Однако не уходит покупатель, топчется на месте – видать, клюнуло.
– Возьми пять.
– За эти-то, с горошком? – и уставился в упор глазами.
– Да ты что? Блондин или так себе – идиот ненормальный?
Помолчал немного, а потом другим тоном:
– А коли уж по справедливости, – только вам, многоуважаемый, и носить их. Ведь оттого вот и папенька ихний кончился, что перещеголял. Как оденете, отбою от невест не будет, даже опротивят, как вобла. Так берете, что ли?
– Пять.
– До пяти считаешь, а как дальше?
– Ну, шесть.
– Эх, так и быть, шесть и еще полтина – только уж для блондина, – бери, поздравляю, ликуй, товарищ Исаия! Рассчитывайся вот с ними, а я в сторонку – мое дело сделано.
Деньги Маруся получила, кивнула с благодарностью и через базар пошла, а Жук – за ней. Шумит базар, толкается. Берите нас, хозяева новые…
Помолчал немного и опять в разговор вяжется.
– Действительно, как поглядишь вокруг, – полный обмен веществ! Важное это дело, и делают его только торговцы да воры. А и доверчивые вы! Стреканул бы я с вашим товаром, вот и – пердю, как говорят французы.
– Ну к чему это, разве вы из таких?
– А что ж, думаете, обмишурить не могу? Плевое дело, могу и даже очень. И не пожалею, жалеть труднее, но и это могу. Я ведь и в школе учился. Как это по русскому? Сказуемое служит названием того признака, отсутствие или присутствие которого замечается в подлежащем. Премудрость! С годами понимаешь. Вот вы, например, хоть и подлежащее, а сказуемого-то у вас и нет – девица при папеньке и все. А то вот еще спрашивает меня учитель – Кащеем мы его звали: «Отчего это, Жук, кавказский пленник черкешенку любить не мог?» А я ему – оттого, мол, что ноги у него были связаны. Скоро меня и погнали, и стал я вещам помогать хозяев менять. Расстреливался неоднократно и красными, и белыми, оттого беспартийный.
Спешит домой Маруся – Бог с ним, с таким человеком. Скорей бы до дому – благо близко.
Больше разговор не клеился.
У дома спросил только:
– Ну вот, сегодня штаны, а дальше?
– Что-нибудь еще, все так живут.
– Так, понимаю, ну, до приятного.

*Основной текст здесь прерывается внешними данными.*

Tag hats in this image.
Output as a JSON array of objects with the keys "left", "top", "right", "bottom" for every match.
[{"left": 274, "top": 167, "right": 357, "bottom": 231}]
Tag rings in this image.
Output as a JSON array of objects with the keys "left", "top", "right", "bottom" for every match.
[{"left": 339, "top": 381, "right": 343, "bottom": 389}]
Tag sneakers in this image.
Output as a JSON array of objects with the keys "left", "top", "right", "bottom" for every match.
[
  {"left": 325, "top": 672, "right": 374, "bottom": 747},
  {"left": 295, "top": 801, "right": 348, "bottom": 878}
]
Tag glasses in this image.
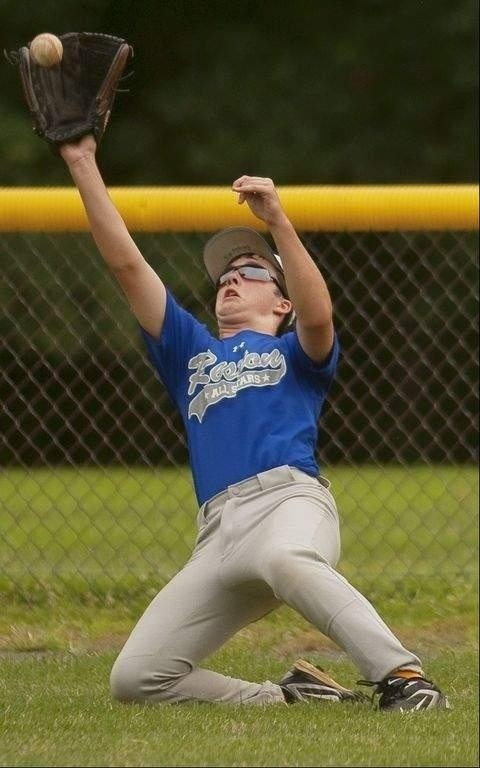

Да вот еще, постойте. В заднем-то кармашке потайном бумажник обнаружился. Этакая неосведомленность! Я об нем позаботился, а мог и не отдать. Получайте и простите, что такую сатир-мораль с вами развел. Люблю я это. – Сунул бумажник в руку и прочь пошел.
– Странный человек, а бумажника такого будто у папеньки и не было.
Когда в квартиру поднялась – прежде всего бумажник раскрыла: оказалось в нем тридцать рублей в золотом исчислении и удостоверение личности, а на фотографии во весь рост блондин – покупатель базарный – красуется.
Украл, значит, и из жалости подкинул, как бы на бедность. Что теперь делать? И прежде всего, как была в пальто и платочке, села за стол и поплакала маленечко над удостоверением личности и деньгами в золотом исчислении.
Поплакала и пошла к тетушке.
Сидит Ольга Парфеновна, в платок байковый кутается и карты раскладывает.
Выслушала все и говорит с удовольствием:
– Ну вот, свет-то и не без добрых людей – с удачей, значит.
– А я, тетенька, вернуть хочу.
Руками замахала, даже платок с плеч слезать начал.